I have a working process to extract pages from a PDF file with a specific keyword or string. e.g. “Sports Section”. Current process is to split the file first and store the single-page file into a directory. Then, use “Read PDF Text” for a single page, and use “Find Matching Pattern” to identify if the page contains the keyword. If condition is true, then move the single-page PDF to another folder.
While the above approach works, but very slow for a large file over 500 pages. After all, only about 10% of the pages contain the keyword. If I put the “Read PDF Text” and get a long string before splitting to single-page PDF, I lost which the page where the keyword is supposed to have come from.
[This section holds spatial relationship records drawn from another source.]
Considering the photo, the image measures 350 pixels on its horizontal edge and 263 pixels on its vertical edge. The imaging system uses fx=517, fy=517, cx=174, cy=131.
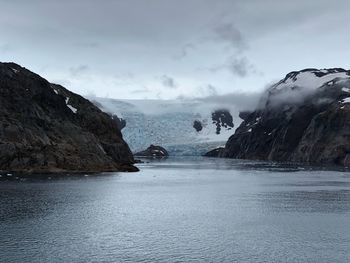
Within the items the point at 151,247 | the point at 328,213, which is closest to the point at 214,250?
the point at 151,247

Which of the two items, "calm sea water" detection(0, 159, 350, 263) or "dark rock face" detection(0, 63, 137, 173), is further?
"dark rock face" detection(0, 63, 137, 173)

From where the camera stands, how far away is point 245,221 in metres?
56.1

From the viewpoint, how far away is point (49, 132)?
139 m

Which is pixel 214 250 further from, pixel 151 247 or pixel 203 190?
pixel 203 190

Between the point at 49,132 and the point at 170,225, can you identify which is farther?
the point at 49,132

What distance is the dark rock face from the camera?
125 metres

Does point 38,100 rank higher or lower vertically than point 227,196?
higher

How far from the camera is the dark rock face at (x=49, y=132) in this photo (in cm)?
12519

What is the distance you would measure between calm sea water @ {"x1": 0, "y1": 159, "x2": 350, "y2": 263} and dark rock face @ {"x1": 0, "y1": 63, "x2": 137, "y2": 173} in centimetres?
3626

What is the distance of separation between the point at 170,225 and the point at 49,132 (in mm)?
92200

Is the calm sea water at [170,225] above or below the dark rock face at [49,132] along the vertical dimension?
below

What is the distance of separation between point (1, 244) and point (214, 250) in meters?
17.3

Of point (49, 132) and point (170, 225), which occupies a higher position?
point (49, 132)

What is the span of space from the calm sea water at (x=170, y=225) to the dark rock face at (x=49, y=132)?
36.3m
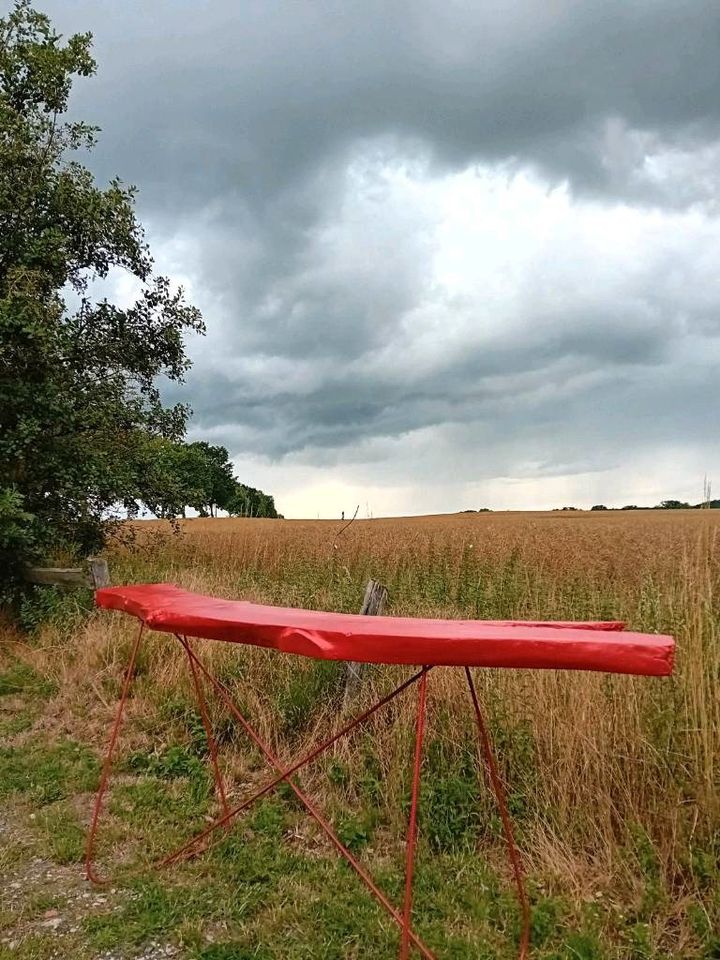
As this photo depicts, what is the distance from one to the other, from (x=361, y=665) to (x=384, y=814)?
129cm

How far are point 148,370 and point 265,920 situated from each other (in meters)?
9.49

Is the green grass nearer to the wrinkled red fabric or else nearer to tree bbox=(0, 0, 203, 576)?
the wrinkled red fabric

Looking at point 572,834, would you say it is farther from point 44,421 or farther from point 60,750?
point 44,421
Appreciate any higher power’s help with a process to identify the pages with keyword and store them in a string. Then, I can use “Extract PDF Page Range” to get the desired pages with PDF.
If the pdf contains any static header or footer…then read all the data at on e then split on the header or footer and then loop and chexk each string from array…by which we can get the page numbers where your string is present and then can use extract at once to extract all
There is a static footer. So, I tried to add some sort of marking after the static footer, but it’s still a long string of text with my “true” page marking. What activities should I use to split? Do I split the one long string text file into smaller strings with an appropriate page number at the end of the each smaller string? Could you please provide more details on the footer approach? Thanks.
Thank you very much for your xaml. It worked great splitting all the pages into separate *.txt file. Now I can try to further the rest of the steps. The videos on youtube seem to over complicate using Document Understanding. Yours is simple to understand and use. Thank you!